Almost immediately, Justice Ginsberg interrupts Olson:³ wasn’t PASPA just another example of federal preemption, where federal law supersedes state law?
Olson says that when federal law supersedes state law, the federal government should regulate individuals via the Interstate Commerce Clause. PASPA doesn’t regulate individuals, nor does it provide regulatory muscle for enforcing the ban on sports betting. It simply commandeers states to ban sports betting and do the work of enforcing the ban.
Justice Sotomayor challenges this. She says that states don’t have to enforce the ban:³
“Mr. Olson, if every governor enforced every law on the book, the state would be more than bankrupt. It would have no way of surviving. There are countless laws, and even laws that are in force, that are not enforced totally. States make choices all the time. There is nothing [in PASPA] telling this state that it has to enforce this law.”
But Olson had a stronger counterargument this time thanks to Christie’s clever 2014 maneuver. New Jersey’s sports wagering act of 2014 did not legalize sports betting, it simply removed their prior ban. If PASPA blocked that, it meant that Congress was dictating what state legislatures can and cannot do.
Olson’s logic resonated with Justice Alito, a New Jersey native who had been part of the Federalist Society. Alito said there is no difference between Congress ordering a state to pass a law and forbidding it from repealing one: both are unconstitutional intrusions.
With that framing, the issue became clear. This was no longer about sports betting in New Jersey; it was about the balance of power between Washington and the states. The court, now more open to states’ rights than in prior years, delivered a landmark judgment. In May 2018, the Supreme Court ruled with a 6-3 vote that PASPA was unconstitutional, therefore removing the 26-year federal ban on sports betting and unleashing the modern sports betting industry.

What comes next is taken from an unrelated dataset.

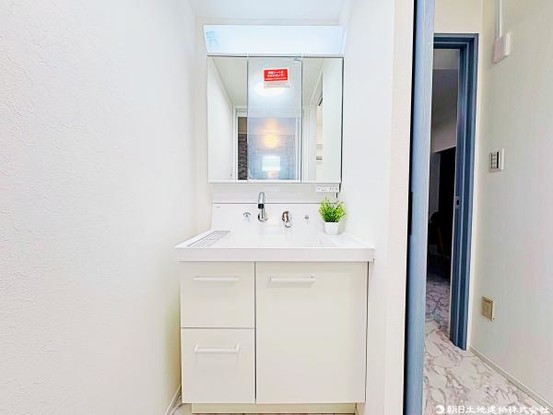 apartment 埼玉県所沢市大字久米554-2　新井ビル　1F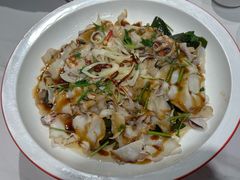 -渔码头食府·20年蓬莱老字号(登州路店)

Lobbyists like Jeremy Kudon saw this ruling as an opening to persuade state legislatures across the country to legalize sports betting. Kudon started with states that already legalized fantasy sports, a landscape he knew better than anyone else. Today, 38 states have legalized sports betting.
Conclusion
The widespread embrace of sports betting among everyday Americans wasn’t inevitable. Bill Bradley’s views on the harms of sports betting were the norm in America through the 90s and 2000s. It took a motivated state Governor in Chris Christie, an exceptional constitutional lawyer in Ted Olson, and a tactical lobbyist in Jeremy Kudon, to bring sports betting to nearly every American state and household.